We are asked to write a function that
  • gets as input an array of different integers;
  • returns true if all products of two different numbers from the array are even.
So, e.g., if the array contains 1, 2, 3, we get false - because the product 1*3 is 3 which is not even. However, if the array contains 2, 3, 4, we get true: All pair products 2*3, 2*4, and 3*4 are even.

One approach could be:
  • We start with a "small, typical case" - e.g. { 1, 2 } which we expect to return true. Our algorithm, at this point, checks all the pairs (there is only one in this case, namely <1,2>) and returns the appropriate result.
  • The next case could be { 1, 3 }, to return false. We update the code (do we already need loops for 2-element arrays? - not yet really ...) and run the test.
  • We feel that we need those nested loops at some point, so we continue with a "long test case", e.g. { 1, 2, 3, 4, 5 }.
  • On the "opposite end", we could now continue with an single-element array { 3 } (what should the result be?), and ...
  • ... an empty array (what should the result be now??). 
  • We (might) feel that we are done now with development - but "just to be sure" (pure validation cycle!), we add another example with 5 entries that also include negative numbers and zero, e.g. { -2, -1, 0, 1, 2 } - which returns false, as -1*1 is odd. 
  • To balance this, we finish with another pure validation cycle, where we expect { -4, -2, 0, 2, 4 } to return true - and now we are really done.
Give these test cases to a hard-boiled tester, and he'll at least come up with a few more boundary cases: What about numbers that are larger than the square root of the maximal integer (so that the products will overflow)? What about very long arrays that yield a long runtime? What about cases with equal numbers in the array?
Did we do something wrong in TDD when we overlooked these cases? My point of view: I find it ok that such cases are not covered in the TDD cycle, i.e. while creating the solution. "Testing down" a solution requires a "different hat" - the hat of a tester; and it can be done afterwards.

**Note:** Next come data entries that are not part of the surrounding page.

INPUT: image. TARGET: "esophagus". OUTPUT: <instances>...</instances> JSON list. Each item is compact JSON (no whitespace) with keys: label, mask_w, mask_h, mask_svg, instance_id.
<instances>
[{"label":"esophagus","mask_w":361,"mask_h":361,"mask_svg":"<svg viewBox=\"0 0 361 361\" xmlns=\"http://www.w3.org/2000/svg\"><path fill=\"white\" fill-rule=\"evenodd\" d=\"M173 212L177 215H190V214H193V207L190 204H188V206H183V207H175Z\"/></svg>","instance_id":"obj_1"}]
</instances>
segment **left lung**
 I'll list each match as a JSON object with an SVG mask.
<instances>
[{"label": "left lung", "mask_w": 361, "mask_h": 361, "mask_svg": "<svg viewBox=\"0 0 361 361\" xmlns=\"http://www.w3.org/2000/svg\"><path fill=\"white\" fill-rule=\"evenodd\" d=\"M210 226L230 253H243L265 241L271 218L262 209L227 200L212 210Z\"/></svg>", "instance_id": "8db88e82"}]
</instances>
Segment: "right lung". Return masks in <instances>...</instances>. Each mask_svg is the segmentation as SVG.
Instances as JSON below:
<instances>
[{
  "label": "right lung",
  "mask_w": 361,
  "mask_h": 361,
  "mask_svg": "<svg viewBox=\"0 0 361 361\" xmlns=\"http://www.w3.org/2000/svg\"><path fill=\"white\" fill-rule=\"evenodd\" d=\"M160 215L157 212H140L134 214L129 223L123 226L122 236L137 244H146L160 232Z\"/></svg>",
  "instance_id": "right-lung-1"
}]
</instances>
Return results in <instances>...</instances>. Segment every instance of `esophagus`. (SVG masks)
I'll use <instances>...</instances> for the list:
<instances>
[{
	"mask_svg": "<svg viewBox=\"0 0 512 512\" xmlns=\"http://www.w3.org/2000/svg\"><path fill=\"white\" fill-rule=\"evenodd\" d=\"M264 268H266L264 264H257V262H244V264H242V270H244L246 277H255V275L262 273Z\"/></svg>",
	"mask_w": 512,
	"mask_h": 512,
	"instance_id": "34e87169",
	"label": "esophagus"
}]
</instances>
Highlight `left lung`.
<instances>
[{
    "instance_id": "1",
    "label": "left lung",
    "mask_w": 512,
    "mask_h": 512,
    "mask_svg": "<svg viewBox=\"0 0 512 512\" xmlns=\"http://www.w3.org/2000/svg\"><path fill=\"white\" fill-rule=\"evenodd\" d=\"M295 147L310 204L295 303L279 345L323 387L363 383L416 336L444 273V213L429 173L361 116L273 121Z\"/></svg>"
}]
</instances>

Now let us assume that someone looks at the problem for a second and then says: "This is easy: You just need to check whether there is more than one odd number in the array." Voila - the complete solution in one line of code (with C#'s IEnumerable<>).

What do you do now? My point of view: Great - we do suddenly have a good solution candidate. So, we now immediately put on the tester's hat, design a set of test cases that cover a selected input partitioning, and validate the solution. As programmers, we expect to be lucky in that we solved the problem; but as testers, we must think about how to break the implementation - so we will do all the typical things: Boundary cases for  input and output (black box testing), as well as boundary cases for internal behavior (white box testing). When all these tests are green, we are altogether happy.

There's no real need to iterate, in a TDD sense, over the test cases: We can write all of them at once and then check the algorithm. Whether this is a good idea apparently hinges on the subtle idea of whether we think that the algorithm is correct anyway - then, any intermediate test runs are wasted - or we distrust that "solution from heaven" - then, intermediate test runs are fine, and we return to a sort of "degenerated TDD" (where no test ever runs red if the solution actually is one).
Is this ok? My point of view: Of course. A solution that survives more tests might not be as much fun as "solving by bug fixing" - but it is simply the fastest way to go.

There's not much more that I can say. I somehow circled this triplet of "incremental TDD", "visionary solutions" (that shortcut those increments), and "pure validation tests" (that are never red), and know now what I consider a sensible approach: Namely to work with an "overall incremental (TDD) process", but at any time allow "creative problem solving" and "classical (covering) test case design".

So be it.

1 comment:

  1. You are talking about test case creation. Regression test *selection* is relevant when you have accumulated lots of test cases, and the test suite becomes too slow to run after each change to the code.